(Some items)
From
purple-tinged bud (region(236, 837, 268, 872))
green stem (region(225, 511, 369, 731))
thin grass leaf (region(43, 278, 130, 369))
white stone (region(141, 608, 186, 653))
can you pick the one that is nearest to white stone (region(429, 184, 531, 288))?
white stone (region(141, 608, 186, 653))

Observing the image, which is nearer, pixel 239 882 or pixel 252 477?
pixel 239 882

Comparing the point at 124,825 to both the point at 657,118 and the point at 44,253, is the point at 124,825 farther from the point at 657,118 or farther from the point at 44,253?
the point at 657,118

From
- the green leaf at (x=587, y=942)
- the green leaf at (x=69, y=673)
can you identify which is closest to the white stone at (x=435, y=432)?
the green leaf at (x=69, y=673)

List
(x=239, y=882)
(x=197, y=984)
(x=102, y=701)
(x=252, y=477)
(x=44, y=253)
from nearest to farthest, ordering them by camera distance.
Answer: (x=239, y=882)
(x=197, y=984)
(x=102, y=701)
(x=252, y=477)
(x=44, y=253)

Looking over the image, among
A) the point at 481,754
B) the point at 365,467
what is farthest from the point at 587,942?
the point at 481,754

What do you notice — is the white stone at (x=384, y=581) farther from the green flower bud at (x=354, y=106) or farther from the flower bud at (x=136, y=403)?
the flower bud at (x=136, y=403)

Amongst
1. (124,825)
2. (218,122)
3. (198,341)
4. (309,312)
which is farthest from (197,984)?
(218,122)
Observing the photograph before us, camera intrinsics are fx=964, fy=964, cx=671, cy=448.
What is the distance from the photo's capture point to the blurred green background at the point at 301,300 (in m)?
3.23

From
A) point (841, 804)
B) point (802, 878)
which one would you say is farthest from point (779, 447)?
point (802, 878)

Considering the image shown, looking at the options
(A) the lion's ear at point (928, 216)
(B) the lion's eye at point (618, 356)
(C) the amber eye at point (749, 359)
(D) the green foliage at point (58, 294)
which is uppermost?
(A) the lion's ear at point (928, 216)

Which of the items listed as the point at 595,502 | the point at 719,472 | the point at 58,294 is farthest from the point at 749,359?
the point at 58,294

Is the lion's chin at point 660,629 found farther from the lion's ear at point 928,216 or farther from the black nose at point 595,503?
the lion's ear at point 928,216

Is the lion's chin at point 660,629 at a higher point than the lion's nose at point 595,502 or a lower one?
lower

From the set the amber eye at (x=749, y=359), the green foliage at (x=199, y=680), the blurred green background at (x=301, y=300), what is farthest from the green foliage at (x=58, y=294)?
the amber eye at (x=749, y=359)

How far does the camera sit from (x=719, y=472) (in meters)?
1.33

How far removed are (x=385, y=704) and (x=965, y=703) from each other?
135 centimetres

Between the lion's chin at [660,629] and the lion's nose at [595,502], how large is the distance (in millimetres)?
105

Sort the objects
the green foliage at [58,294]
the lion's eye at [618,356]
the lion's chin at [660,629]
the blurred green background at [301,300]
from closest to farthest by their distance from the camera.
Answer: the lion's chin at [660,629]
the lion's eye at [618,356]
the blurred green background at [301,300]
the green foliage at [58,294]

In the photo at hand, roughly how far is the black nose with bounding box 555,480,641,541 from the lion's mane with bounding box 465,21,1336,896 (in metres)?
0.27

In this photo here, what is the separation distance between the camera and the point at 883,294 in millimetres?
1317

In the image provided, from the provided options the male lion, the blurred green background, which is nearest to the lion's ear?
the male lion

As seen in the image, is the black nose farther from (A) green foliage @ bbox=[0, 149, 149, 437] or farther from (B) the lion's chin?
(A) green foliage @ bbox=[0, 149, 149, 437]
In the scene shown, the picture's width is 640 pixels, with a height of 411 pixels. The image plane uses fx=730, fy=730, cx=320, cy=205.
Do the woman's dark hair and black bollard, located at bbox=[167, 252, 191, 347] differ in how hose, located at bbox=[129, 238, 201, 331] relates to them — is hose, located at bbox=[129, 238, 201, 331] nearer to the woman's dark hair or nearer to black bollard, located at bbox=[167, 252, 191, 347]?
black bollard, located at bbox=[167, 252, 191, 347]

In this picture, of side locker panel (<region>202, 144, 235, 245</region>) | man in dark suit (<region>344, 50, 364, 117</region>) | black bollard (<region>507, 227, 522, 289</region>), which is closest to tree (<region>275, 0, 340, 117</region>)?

▶ _EXERCISE TASK_
Extract every line of the items above that contains the word "nearest", matching case exactly.

▶ _COMPLETE RESPONSE_
can you pick the one that is nearest to white stone (region(429, 184, 531, 288))?
from nearest to farthest, ordering them by camera distance.
In the image provided, from the provided options the male lion, the blurred green background, which is nearest to the lion's ear?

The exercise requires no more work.